Tim Hortens is an interesting case. From the chart it is rather easy to notice that for at least a full year the coffee did very little to perk up the stock. The keen observer will see that the stock barely had a pulse and gyrated continuously between the extremes of $63.29 and $55,52, a range of $7.77 or $3.88 on either side of $59.40. For the most part the range was appreciable narrower. This is against a back-drop of the TSX moving from 12500 to 15600 or roughly 25% over the same time interval. Precisely on Aug. 6, 2014 the stock shoots up about $8 in 4 working days and a good two weeks before the deal with Burger King became public. BKW itself did not have such a clear move but that is not surprising as economics 101 teaches the arbitrageur to go long the target and short the predator – which ,by the way, is usually correct unless you are in a bubble where anything goes. But then this is no arbitrage, instead it has the smell of insider trading. Where is the leak in this cup? Brazil, Oakville, Omaha or from anyone of probable a few dozen advisors? In Canada we will never know as we are naive enough to believe that the insight was obtained from under the rim and in the meantime every second politician has already applauded the deal.
THI
THI update
We would sell here. The rumour is no more and reality should soon set in. More importantly we can tentatively suggest that a 5-wave move was in fact completed at today’s high. On top of that both the RSI and the MACD are off the chart! The $94 max. that may be paid is extremely generous particularly when the stated reason for this move is not tax-inversion but global growth. Mr. Buffet’s involvement as financier, by way of $3 bln. preferred shares supposedly yielding 9+%, scares us for the clear predatory objective here by lending his name to the deal. That this deal could lead to greater growth internationally is nonsensical given that outside of Canada there are few people who have ever heard of Tim Hortens. As always the risk now is that the deal might not go through. Deal risk now is not imaginary. Our government may think that this is just the beginning of a surreptitious attempt to annex Canada.
Our gap-in-the-middle theory also suggest this is as good as it gets. A sell now and here.
THI, Tim Hortens
At $52 this one looked a little overpriced – wrong call – we are now at $85, where the X is.
The company may be taken over, or is that merge ?, with Burger King. At $9 bln or so each they are almost equals. How culturally Canadian coffee and American hamburgers fit remains a mystery (as with Wendy’s), but then the point, if this actually happens, is to create one of these now infamous tax-inversions that would allow both companies to enjoy the lower corporate tax rate which just happens to be Canada’s. In the news comparisons are made between US 40% and Can. 26% even though I thought our rate is, or soon will go to about 15%. In the US the actual rate is usually much lower and probable more in the order of 30% or less. So let us assume a difference of 15% which would apply only to 1/2 of the new company as the other half already enjoys this benefit, so the saving is about 7+%. Despite that both stocks are up by about 22%, or three times as much. Does it then follow that the stock is overvalued?
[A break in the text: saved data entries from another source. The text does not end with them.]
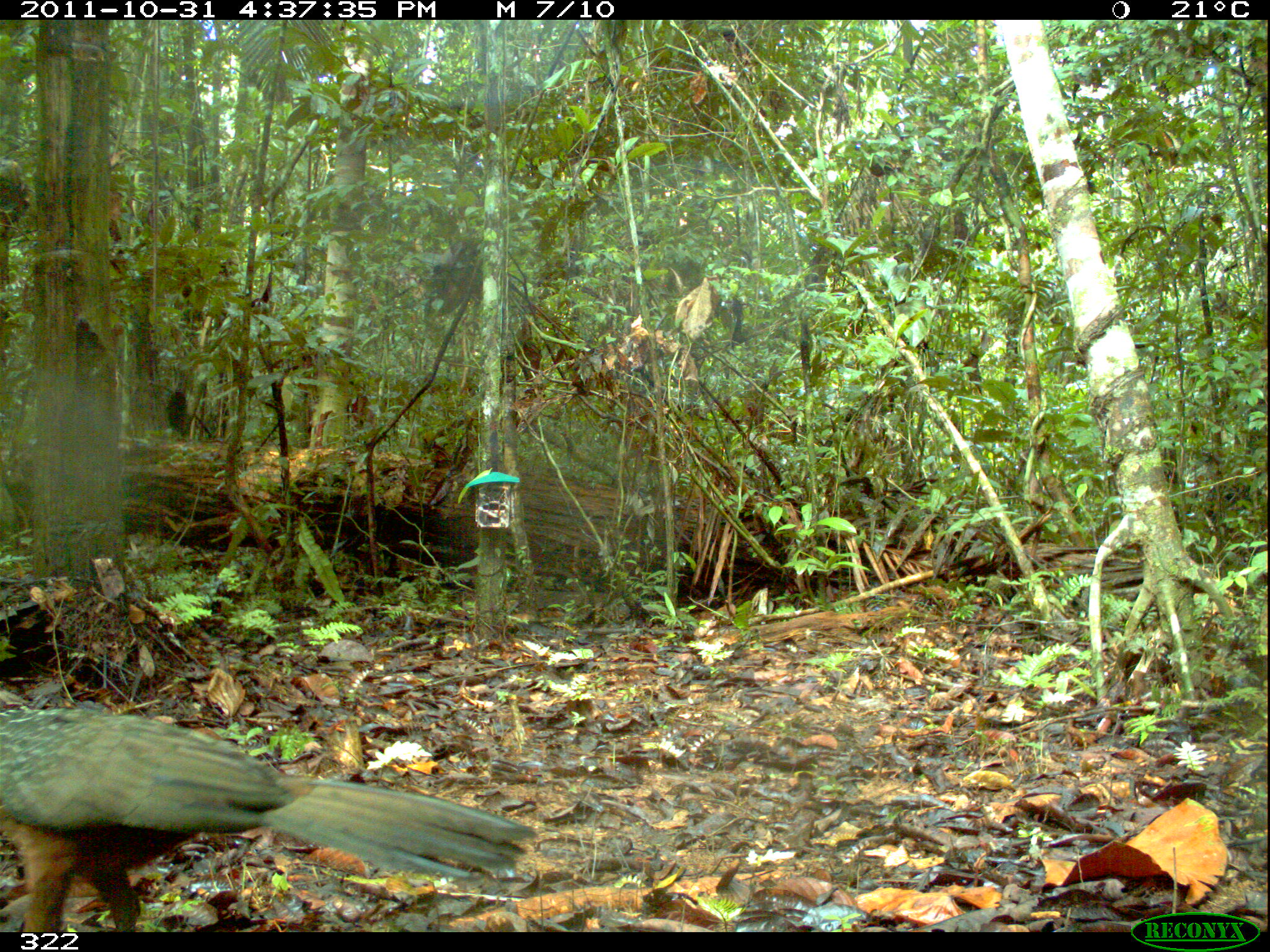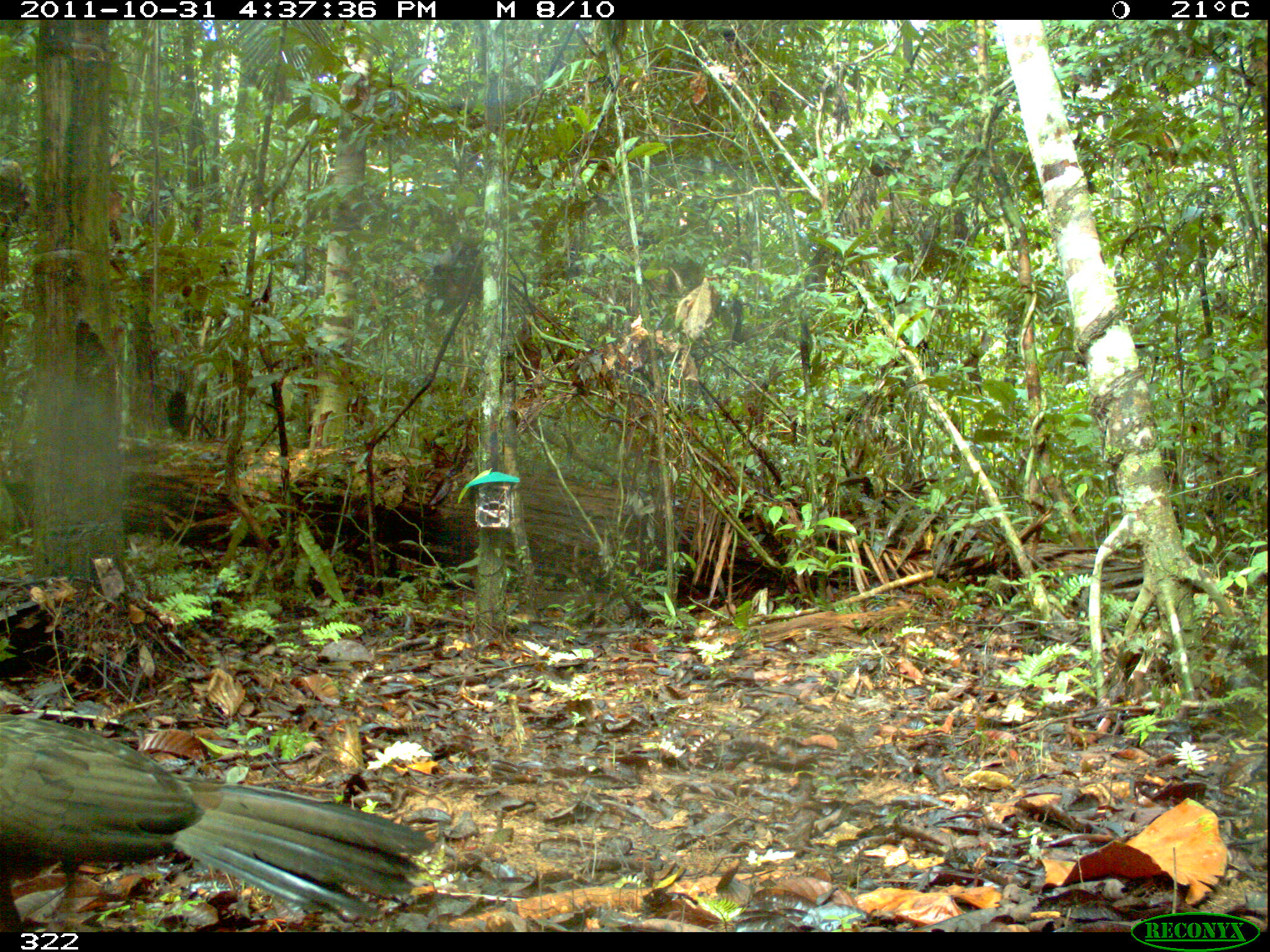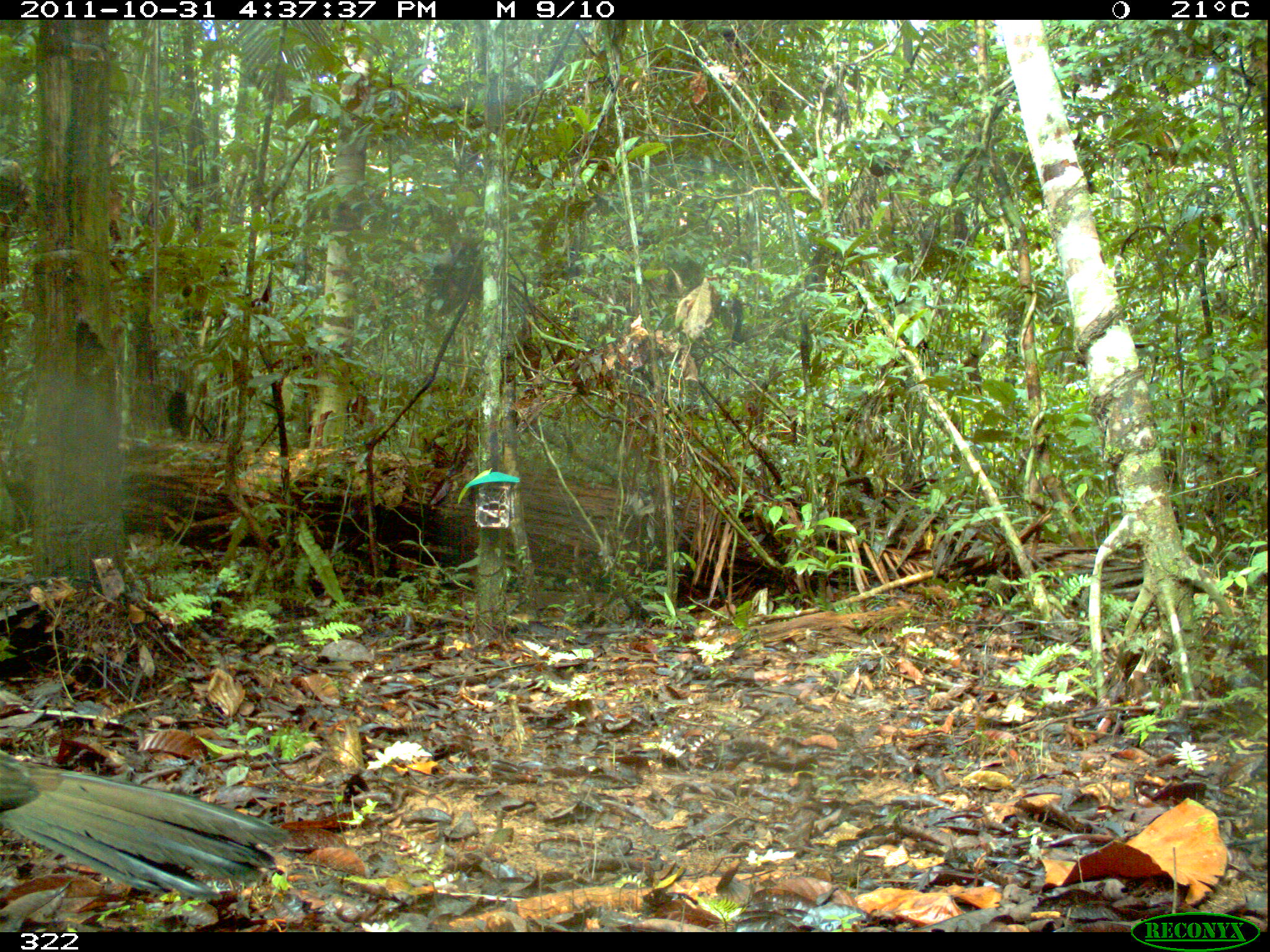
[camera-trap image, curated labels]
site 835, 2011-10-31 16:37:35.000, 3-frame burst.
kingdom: Animalia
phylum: Chordata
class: Aves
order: Galliformes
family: Cracidae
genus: Penelope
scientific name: Penelope jacquacu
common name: spix's guan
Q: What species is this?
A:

Tim Hortens trades at roughly a p/e of 30X, Burger King at about 45X so, apart from the fact that there are no overvalued stocks when rates are zero, these very modest p/e ratios indicate that there is potential still. A quick look at Starbucks, SBUX, below, shows how much;
For Timmies to get to this level the stock can rise to $752. The real question is actually if it would not be better to invert the other way as these are American dollars worth an extra 10%. Just remember the old adage, Buy the rumour and sell the fact.